— START OF PASSAGE SHOWN —
We’ll begin with the Navigators. Santos has little choice but to maintain his 4-3-1-2. Ronaldo plays on the left. Nani technically finds himself deployed alongside him, but fulfills more of a “short-striker” role in practice. The Suspension of William Carvalho affords Santos the chance to place Renato Sanchez directly behind the big boys. The new Bayern-Signee earned this honor after his last performance.

Adrien and Joao Mario may be guilty of some slow-footed work over the course of the tournament, but there’s only a solution to one half of the equation. Joao Moutinho can fill in on the left, but Mario must keep his place on the right. Danielo get’s deputized as an anchoring defensive midfielder. The back four stands unchanged.

The Welsh response?  Clog up the midfield with a conservative 5-4-1. The suspensions of Aaron Ramsey and Ben Davies will hurt, but placing Jonathan Williams, Joe Ledley, and Joe Allen should ameliorate the pain. Chris Gunther and Neil Taylor should have license to move forward, but only if Ashley Williams stays put directly in front of Wayne Hennessey.
— END OF PASSAGE SHOWN —
— START OF DATA LISTING —
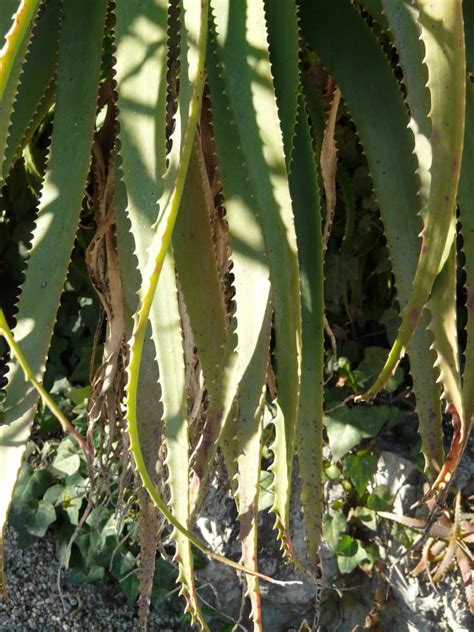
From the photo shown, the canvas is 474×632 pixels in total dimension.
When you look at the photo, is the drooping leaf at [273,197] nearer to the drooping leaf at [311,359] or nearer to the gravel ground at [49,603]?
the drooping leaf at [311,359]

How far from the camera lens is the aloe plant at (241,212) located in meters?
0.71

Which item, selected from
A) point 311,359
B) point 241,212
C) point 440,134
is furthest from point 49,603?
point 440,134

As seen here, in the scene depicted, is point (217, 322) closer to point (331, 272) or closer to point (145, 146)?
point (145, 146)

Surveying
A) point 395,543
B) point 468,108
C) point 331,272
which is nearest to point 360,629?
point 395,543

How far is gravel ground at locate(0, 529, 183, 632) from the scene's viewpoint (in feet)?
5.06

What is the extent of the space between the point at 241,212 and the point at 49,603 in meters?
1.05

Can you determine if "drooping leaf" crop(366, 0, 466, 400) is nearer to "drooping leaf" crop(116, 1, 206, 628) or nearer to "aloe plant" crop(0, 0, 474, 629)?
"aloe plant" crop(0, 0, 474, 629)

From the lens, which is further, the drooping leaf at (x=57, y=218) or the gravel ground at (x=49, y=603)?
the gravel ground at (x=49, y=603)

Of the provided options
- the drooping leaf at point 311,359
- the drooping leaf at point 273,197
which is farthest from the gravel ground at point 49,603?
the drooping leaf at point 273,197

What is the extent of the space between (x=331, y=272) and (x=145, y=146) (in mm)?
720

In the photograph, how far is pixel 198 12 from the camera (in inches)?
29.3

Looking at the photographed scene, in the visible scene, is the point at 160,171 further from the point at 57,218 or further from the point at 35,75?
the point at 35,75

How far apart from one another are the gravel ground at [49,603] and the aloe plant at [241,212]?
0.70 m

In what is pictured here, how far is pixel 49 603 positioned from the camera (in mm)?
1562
— END OF DATA LISTING —
— START OF DATA LISTING —
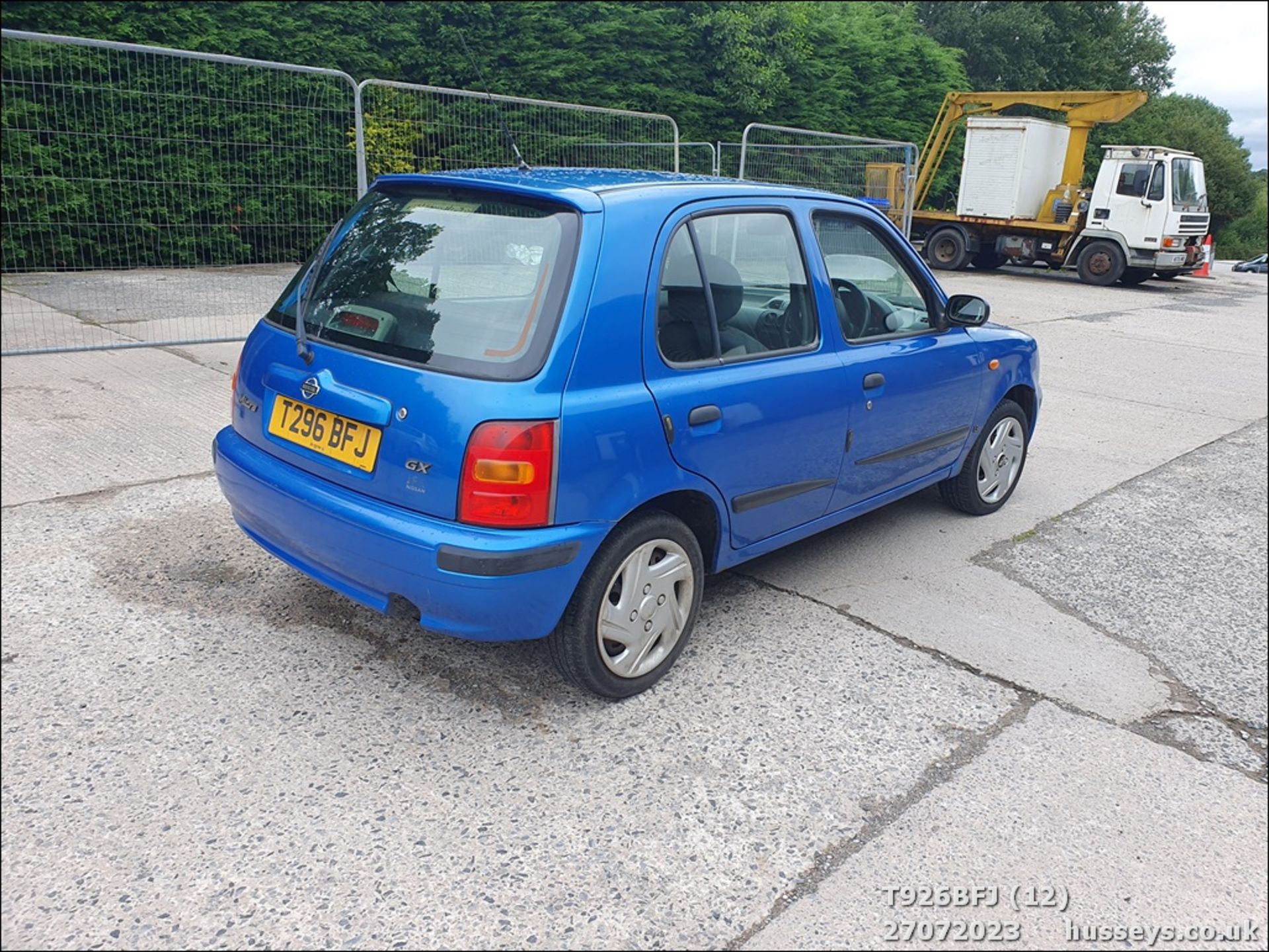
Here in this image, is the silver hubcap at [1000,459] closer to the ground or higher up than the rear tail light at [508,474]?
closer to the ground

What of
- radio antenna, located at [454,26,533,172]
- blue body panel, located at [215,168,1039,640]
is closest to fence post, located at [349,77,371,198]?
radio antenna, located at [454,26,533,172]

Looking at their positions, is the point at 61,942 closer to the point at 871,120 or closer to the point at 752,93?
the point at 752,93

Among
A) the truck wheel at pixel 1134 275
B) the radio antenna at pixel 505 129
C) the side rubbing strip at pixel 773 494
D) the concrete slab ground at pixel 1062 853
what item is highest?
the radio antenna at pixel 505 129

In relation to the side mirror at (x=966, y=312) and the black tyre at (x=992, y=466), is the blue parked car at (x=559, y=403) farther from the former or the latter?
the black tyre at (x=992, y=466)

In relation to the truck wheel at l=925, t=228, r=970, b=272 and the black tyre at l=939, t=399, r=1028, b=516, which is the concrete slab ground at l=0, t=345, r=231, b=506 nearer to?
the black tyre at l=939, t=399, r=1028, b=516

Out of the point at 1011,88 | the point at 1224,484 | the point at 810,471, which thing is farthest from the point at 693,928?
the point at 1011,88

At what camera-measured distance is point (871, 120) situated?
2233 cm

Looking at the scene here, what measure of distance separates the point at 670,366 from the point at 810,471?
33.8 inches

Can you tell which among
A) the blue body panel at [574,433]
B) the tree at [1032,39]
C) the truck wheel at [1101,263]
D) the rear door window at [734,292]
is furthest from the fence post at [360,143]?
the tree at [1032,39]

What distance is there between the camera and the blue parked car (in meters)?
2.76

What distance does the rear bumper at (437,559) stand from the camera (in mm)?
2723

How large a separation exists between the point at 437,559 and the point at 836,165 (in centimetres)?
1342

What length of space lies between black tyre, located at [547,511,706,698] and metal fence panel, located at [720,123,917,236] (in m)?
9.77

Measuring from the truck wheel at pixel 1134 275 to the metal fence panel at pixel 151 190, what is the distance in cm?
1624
— END OF DATA LISTING —
OBJECTIVES
1. Answer these questions from the lineup preview.
(a) What formation does Santos keep?
(b) Whose suspension gives Santos the chance to put Renato Sanchez behind the big boys?
(c) What formation is given as the Welsh response?
2. List every person named in the first two paragraphs of the lineup preview, leaving out Santos.
The records have no connection to the text.

COMPLETED EXERCISE
1.
(a) 4-3-1-2
(b) William Carvalho's
(c) A conservative 5-4-1

2. Ronaldo, Nani, William Carvalho, Renato Sanchez, Adrien, Joao Mario, Joao Moutinho, Danielo